Short text fragments from websites
---*---

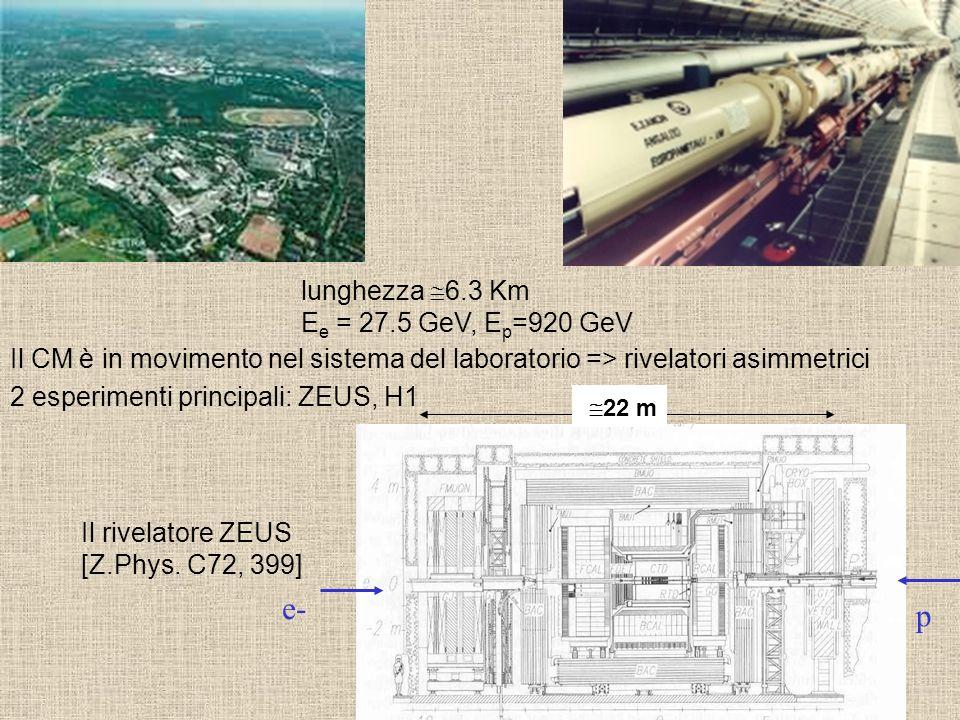 lunghezza  6.3 Km E e = 27.5 GeV, E p =920 GeV 2 esperimenti principali: ZEUS, H1 Il CM è in movimento nel sistema del laboratorio => rivelatori asim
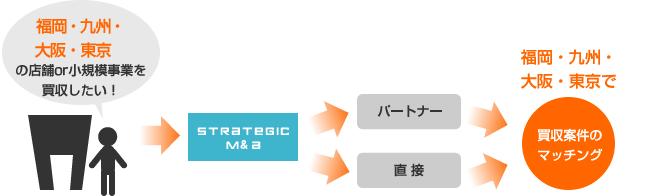 福岡・九州・山口で売却案件のマッチング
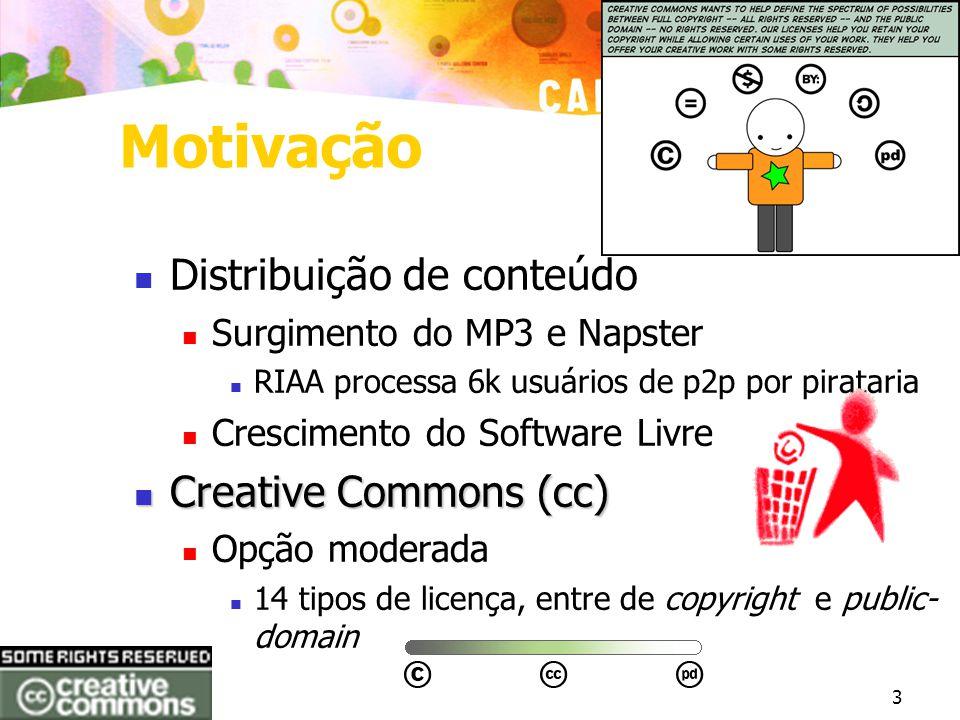 Motivação Distribuição de conteúdo Creative Commons (cc)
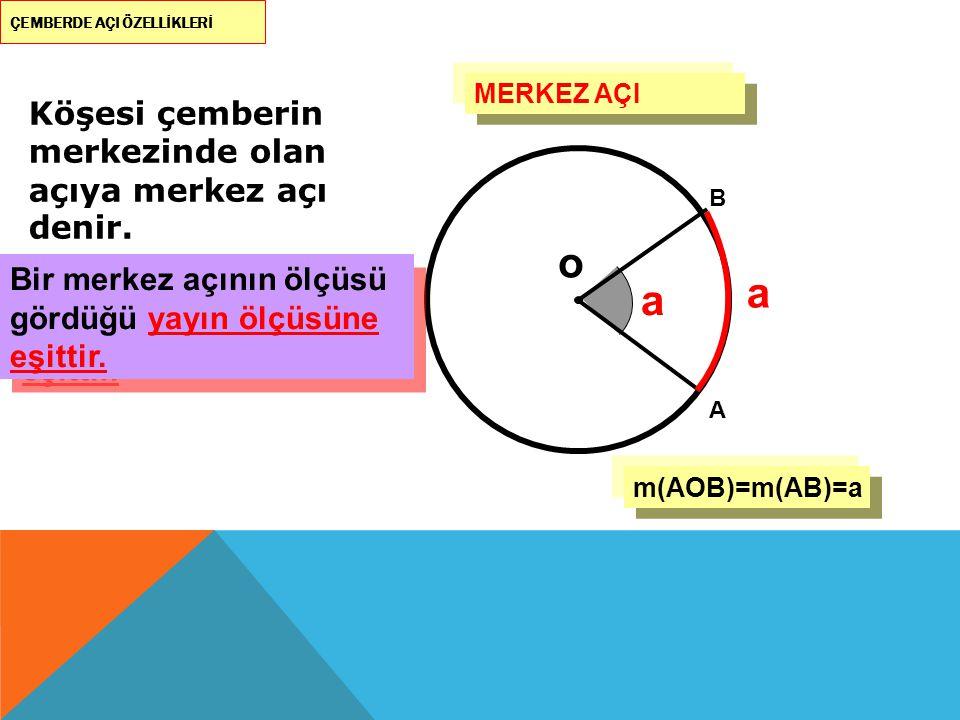 Köşesi çemberin merkezinde olan açıya merkez açı denir. m(AOB)=m(AB)=a o a a B A MERKEZ AÇI Bir merkez açının ölçüsü gördüğü yayın ölçüsüne eşittir.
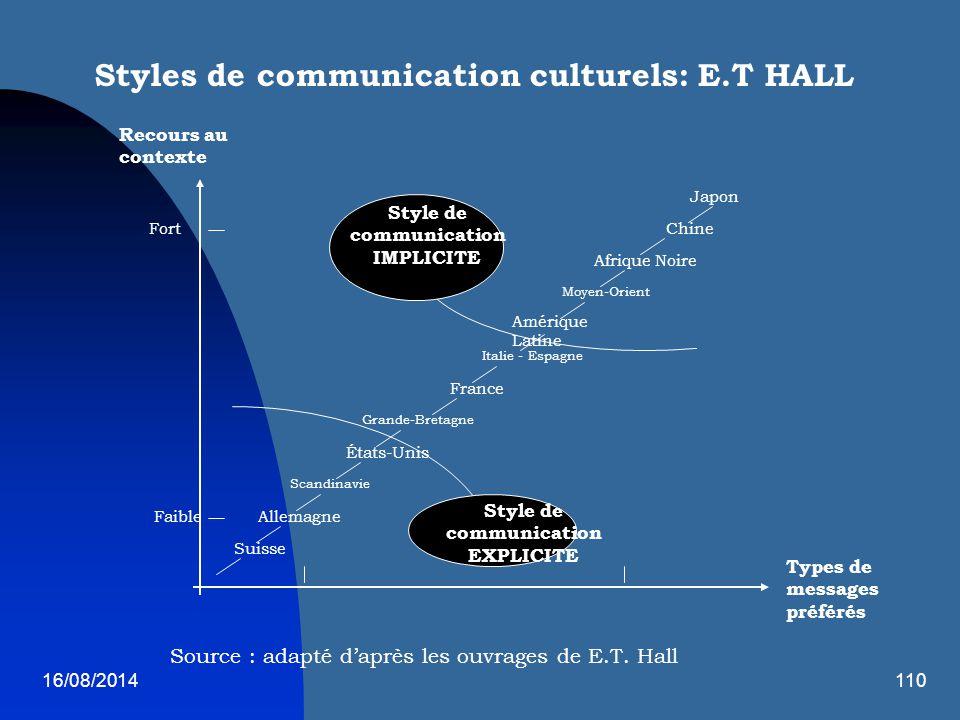 16/08/2014110 Styles de communication culturels: E.T HALL Suisse Allemagne Scandinavie États-Unis Grande-Bretagne France Italie - Espagne Amérique Lat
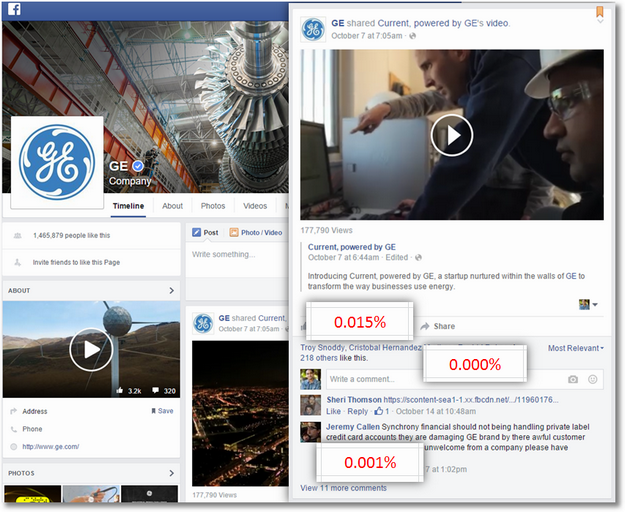 general electric facebook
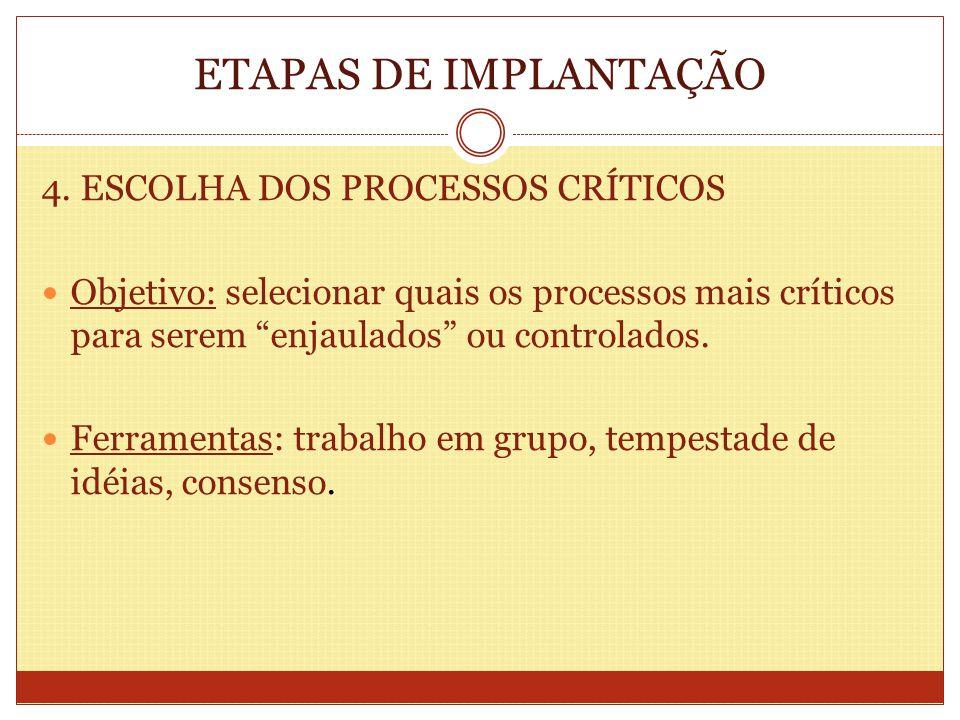 ETAPAS DE IMPLANTAÇÃO 4. ESCOLHA DOS PROCESSOS CRÍTICOS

---*---

■ YOUR INSTRUCTIONS
For this exercise, transcribe the data exactly but without its pictures.

■ RESPONSE TO THE EXERCISE
 lunghezza  6.3 Km E e = 27.5 GeV, E p =920 GeV 2 esperimenti principali: ZEUS, H1 Il CM è in movimento nel sistema del laboratorio => rivelatori asim
 福岡・九州・山口で売却案件のマッチング
 Motivação Distribuição de conteúdo Creative Commons (cc)
 Köşesi çemberin merkezinde olan açıya merkez açı denir. m(AOB)=m(AB)=a o a a B A MERKEZ AÇI Bir merkez açının ölçüsü gördüğü yayın ölçüsüne eşittir.
 16/08/2014110 Styles de communication culturels: E.T HALL Suisse Allemagne Scandinavie États-Unis Grande-Bretagne France Italie - Espagne Amérique Lat
 general electric facebook
 ETAPAS DE IMPLANTAÇÃO 4. ESCOLHA DOS PROCESSOS CRÍTICOS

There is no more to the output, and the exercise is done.